▶ **Problem**
Quote the full listing word for word.

▶ **Data to examine**
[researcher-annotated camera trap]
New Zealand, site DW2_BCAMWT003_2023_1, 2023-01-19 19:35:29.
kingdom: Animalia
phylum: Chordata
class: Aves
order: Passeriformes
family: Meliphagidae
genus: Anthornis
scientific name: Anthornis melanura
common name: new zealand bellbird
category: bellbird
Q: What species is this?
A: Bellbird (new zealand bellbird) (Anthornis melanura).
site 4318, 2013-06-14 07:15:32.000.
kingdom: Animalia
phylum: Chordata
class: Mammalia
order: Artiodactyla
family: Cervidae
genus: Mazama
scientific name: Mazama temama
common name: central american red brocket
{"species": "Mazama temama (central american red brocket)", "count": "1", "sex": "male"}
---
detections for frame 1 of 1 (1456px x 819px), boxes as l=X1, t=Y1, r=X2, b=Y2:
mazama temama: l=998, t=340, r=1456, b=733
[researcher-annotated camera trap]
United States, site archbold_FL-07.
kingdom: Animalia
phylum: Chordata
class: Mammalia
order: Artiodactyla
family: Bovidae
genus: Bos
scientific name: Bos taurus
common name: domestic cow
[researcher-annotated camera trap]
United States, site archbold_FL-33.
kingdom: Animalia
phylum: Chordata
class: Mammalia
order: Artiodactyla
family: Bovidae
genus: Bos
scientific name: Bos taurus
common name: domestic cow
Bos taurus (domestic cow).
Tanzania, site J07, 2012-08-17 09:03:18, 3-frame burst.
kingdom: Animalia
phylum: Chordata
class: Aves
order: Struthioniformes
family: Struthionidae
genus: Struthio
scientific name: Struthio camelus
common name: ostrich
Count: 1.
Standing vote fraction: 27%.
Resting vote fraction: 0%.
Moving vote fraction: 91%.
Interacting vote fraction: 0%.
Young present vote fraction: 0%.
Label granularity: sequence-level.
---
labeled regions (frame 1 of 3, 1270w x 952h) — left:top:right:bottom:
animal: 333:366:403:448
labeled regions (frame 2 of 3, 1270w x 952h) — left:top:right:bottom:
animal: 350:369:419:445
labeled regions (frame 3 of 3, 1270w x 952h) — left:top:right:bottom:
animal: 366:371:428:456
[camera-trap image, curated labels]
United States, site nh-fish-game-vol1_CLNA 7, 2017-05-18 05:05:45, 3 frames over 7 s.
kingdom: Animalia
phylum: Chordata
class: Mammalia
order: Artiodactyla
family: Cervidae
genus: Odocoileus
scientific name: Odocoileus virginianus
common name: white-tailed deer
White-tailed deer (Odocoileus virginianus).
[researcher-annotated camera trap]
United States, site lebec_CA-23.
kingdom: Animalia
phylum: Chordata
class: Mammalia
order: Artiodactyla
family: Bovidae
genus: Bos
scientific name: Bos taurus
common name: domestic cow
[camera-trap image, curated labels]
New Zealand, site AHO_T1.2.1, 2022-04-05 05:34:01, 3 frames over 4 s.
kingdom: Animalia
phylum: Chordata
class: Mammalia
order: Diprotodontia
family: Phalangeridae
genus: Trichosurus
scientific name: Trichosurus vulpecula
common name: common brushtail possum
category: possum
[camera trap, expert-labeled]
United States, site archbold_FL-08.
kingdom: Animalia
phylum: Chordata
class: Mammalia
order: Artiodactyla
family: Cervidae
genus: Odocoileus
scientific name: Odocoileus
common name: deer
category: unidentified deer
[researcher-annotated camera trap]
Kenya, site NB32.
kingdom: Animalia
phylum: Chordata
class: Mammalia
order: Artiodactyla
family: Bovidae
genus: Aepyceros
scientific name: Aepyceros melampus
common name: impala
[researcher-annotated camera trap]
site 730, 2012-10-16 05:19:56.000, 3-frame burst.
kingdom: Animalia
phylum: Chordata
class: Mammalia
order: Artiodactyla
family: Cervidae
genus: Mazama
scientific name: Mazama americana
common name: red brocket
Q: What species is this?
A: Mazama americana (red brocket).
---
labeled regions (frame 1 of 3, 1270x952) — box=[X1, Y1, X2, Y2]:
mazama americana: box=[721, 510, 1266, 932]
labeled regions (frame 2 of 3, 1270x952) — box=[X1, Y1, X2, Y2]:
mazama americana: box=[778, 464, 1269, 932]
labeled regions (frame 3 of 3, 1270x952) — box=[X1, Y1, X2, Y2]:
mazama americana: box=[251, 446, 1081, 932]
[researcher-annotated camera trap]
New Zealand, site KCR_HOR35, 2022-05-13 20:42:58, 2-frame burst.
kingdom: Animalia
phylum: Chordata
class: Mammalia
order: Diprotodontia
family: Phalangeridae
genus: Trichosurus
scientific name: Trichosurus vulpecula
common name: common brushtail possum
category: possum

▶ **Result**
[researcher-annotated camera trap]
New Zealand, site DW2_BCAMWT003_2023_1, 2023-01-19 19:35:29.
kingdom: Animalia
phylum: Chordata
class: Aves
order: Passeriformes
family: Meliphagidae
genus: Anthornis
scientific name: Anthornis melanura
common name: new zealand bellbird
category: bellbird
Q: What species is this?
A: Bellbird (new zealand bellbird) (Anthornis melanura).
site 4318, 2013-06-14 07:15:32.000.
kingdom: Animalia
phylum: Chordata
class: Mammalia
order: Artiodactyla
family: Cervidae
genus: Mazama
scientific name: Mazama temama
common name: central american red brocket
{"species": "Mazama temama (central american red brocket)", "count": "1", "sex": "male"}
---
detections for frame 1 of 1 (1456px x 819px), boxes as l=X1, t=Y1, r=X2, b=Y2:
mazama temama: l=998, t=340, r=1456, b=733
[researcher-annotated camera trap]
United States, site archbold_FL-07.
kingdom: Animalia
phylum: Chordata
class: Mammalia
order: Artiodactyla
family: Bovidae
genus: Bos
scientific name: Bos taurus
common name: domestic cow
[researcher-annotated camera trap]
United States, site archbold_FL-33.
kingdom: Animalia
phylum: Chordata
class: Mammalia
order: Artiodactyla
family: Bovidae
genus: Bos
scientific name: Bos taurus
common name: domestic cow
Bos taurus (domestic cow).
Tanzania, site J07, 2012-08-17 09:03:18, 3-frame burst.
kingdom: Animalia
phylum: Chordata
class: Aves
order: Struthioniformes
family: Struthionidae
genus: Struthio
scientific name: Struthio camelus
common name: ostrich
Count: 1.
Standing vote fraction: 27%.
Resting vote fraction: 0%.
Moving vote fraction: 91%.
Interacting vote fraction: 0%.
Young present vote fraction: 0%.
Label granularity: sequence-level.
---
labeled regions (frame 1 of 3, 1270w x 952h) — left:top:right:bottom:
animal: 333:366:403:448
labeled regions (frame 2 of 3, 1270w x 952h) — left:top:right:bottom:
animal: 350:369:419:445
labeled regions (frame 3 of 3, 1270w x 952h) — left:top:right:bottom:
animal: 366:371:428:456
[camera-trap image, curated labels]
United States, site nh-fish-game-vol1_CLNA 7, 2017-05-18 05:05:45, 3 frames over 7 s.
kingdom: Animalia
phylum: Chordata
class: Mammalia
order: Artiodactyla
family: Cervidae
genus: Odocoileus
scientific name: Odocoileus virginianus
common name: white-tailed deer
White-tailed deer (Odocoileus virginianus).
[researcher-annotated camera trap]
United States, site lebec_CA-23.
kingdom: Animalia
phylum: Chordata
class: Mammalia
order: Artiodactyla
family: Bovidae
genus: Bos
scientific name: Bos taurus
common name: domestic cow
[camera-trap image, curated labels]
New Zealand, site AHO_T1.2.1, 2022-04-05 05:34:01, 3 frames over 4 s.
kingdom: Animalia
phylum: Chordata
class: Mammalia
order: Diprotodontia
family: Phalangeridae
genus: Trichosurus
scientific name: Trichosurus vulpecula
common name: common brushtail possum
category: possum
[camera trap, expert-labeled]
United States, site archbold_FL-08.
kingdom: Animalia
phylum: Chordata
class: Mammalia
order: Artiodactyla
family: Cervidae
genus: Odocoileus
scientific name: Odocoileus
common name: deer
category: unidentified deer
[researcher-annotated camera trap]
Kenya, site NB32.
kingdom: Animalia
phylum: Chordata
class: Mammalia
order: Artiodactyla
family: Bovidae
genus: Aepyceros
scientific name: Aepyceros melampus
common name: impala
[researcher-annotated camera trap]
site 730, 2012-10-16 05:19:56.000, 3-frame burst.
kingdom: Animalia
phylum: Chordata
class: Mammalia
order: Artiodactyla
family: Cervidae
genus: Mazama
scientific name: Mazama americana
common name: red brocket
Q: What species is this?
A: Mazama americana (red brocket).
---
labeled regions (frame 1 of 3, 1270x952) — box=[X1, Y1, X2, Y2]:
mazama americana: box=[721, 510, 1266, 932]
labeled regions (frame 2 of 3, 1270x952) — box=[X1, Y1, X2, Y2]:
mazama americana: box=[778, 464, 1269, 932]
labeled regions (frame 3 of 3, 1270x952) — box=[X1, Y1, X2, Y2]:
mazama americana: box=[251, 446, 1081, 932]
[researcher-annotated camera trap]
New Zealand, site KCR_HOR35, 2022-05-13 20:42:58, 2-frame burst.
kingdom: Animalia
phylum: Chordata
class: Mammalia
order: Diprotodontia
family: Phalangeridae
genus: Trichosurus
scientific name: Trichosurus vulpecula
common name: common brushtail possum
category: possum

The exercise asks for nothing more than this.